Parteichef hat sich gesundheitlich erholt
Gerade hat sich der Parteivorsitzende von einer schmerzhaften Gürtelrose erholt, ab Montag werde er wieder in den Ring steigen. Aber noch ehe er wieder in Berlin an Deck ist, gibt es die nächste Hiobs-Botschaft, die nichts Gutes über die Lage der SPD aussagt. Man werde die Kür des SPD-Kanzlerkandidaten bis nach der NRW-Landtagswahl im Mai nächsten Jahres verschieben, heißt es. Dass dieser Kandidat und Merkel-Herausforderer wohl nicht Gabriel heißen wird, davon kann man heute ausgehen, auch wenn der eine oder andere führende Kopf der SPD fast trotzig betont, selbstverständlich könne man mit Gabriel Wahlen gewinnen. Gemeint ist da wohl die jüngste Runde in Rheinland-Pfalz, die Malu Dreyer für sich entschieden hat. Und es ist wohl nicht zu viel gesagt, wenn man hinzufügt, dass es wohl in erster Linie ein Erfolg der Amtsinhaberin war und weniger ein Sieg, der auf Rückendeckung aus Berlin zurückzuführen gewesen wäre.

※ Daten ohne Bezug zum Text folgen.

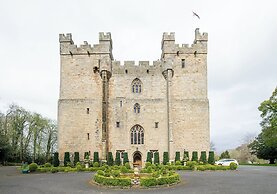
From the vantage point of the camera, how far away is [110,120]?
3509 centimetres

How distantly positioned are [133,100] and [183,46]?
10.0 metres

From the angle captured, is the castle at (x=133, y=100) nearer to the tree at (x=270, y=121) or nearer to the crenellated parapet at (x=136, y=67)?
the crenellated parapet at (x=136, y=67)

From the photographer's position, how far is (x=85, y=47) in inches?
1427

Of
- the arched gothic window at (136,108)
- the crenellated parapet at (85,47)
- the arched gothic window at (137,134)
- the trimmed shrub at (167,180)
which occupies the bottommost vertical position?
the trimmed shrub at (167,180)

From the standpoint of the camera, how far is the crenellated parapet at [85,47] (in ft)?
118

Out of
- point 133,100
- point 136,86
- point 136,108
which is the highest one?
point 136,86

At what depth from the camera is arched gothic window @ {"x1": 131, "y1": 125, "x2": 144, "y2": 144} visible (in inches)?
1373

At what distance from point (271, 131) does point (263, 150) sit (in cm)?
814

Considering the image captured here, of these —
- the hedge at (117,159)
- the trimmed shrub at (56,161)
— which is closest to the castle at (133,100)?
the hedge at (117,159)

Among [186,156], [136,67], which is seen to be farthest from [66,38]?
[186,156]

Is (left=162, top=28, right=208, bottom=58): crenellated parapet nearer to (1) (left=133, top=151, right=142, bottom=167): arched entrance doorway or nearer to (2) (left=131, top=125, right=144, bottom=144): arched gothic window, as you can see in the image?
(2) (left=131, top=125, right=144, bottom=144): arched gothic window

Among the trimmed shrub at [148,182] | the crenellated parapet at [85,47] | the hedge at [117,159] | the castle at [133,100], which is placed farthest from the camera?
the crenellated parapet at [85,47]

Die Neigung in der SPD, über eigene Leistungen wie den Mindestlohn nicht zu reden, sondern lieber die schlechte Stimmung der Partei öffentlich zu beklagen, dies ist nicht neu. Das hängt wohl mit der Mentalität von Sozialdemokraten zusammen, die nicht zufrieden sind, wenn sie regieren, die aber auch dann lamentieren, wenn sie in der Opposition sind. Überhaupt findet man in den Reihen der ältesten deutschen Partei mehr den Hang zum Oppositionellen denn dazu, die eigenen Leute in Regierungsämtern auch gegen Kritik in Schutz zu nehmen und ihre Politik vehement öffentlich zu verteidigen.
Mannheim mit Lafontaine und Schröder
Gleichwohl wird sich Gabriel, wenn er denn überhaupt noch im Amt bleiben will, in demselben nicht so pudelwohl fühlen. Denn es wäre nicht die erste Ablösung eines SPD-Parteivorsitzenden. Man frage Rudolf Scharping, der zunächst 1994 die Bundestagswahl gegen Helmut Kohl nur knapp verlor, danach aber nicht verhindern konnte, dass die Stimmung in den Keller ging. Und als sie bei 25 Prozent in Umfragen angelangt war und der Parteitag der SPD in Mannheim anstand, sah sich Scharping plötzlich heftiger Kritik ausgesetzt. Und obwohl es kein Wahlparteitag war und der Westerwälder die Unterstützung des mächtigen NRW-Landesverbandes unter Johannes Rau genoss, konnte er eine Satzungs-Änderung nicht verhindern, die nur das Ziel hatte: Wahl eines SPD-Vorsitzenden, ein Hauruck-Verfahren, das nicht nur der frühere Vorsitzende und Vorzeige-Jurist Hans-Jochen Vogel als Putsch kritisierte.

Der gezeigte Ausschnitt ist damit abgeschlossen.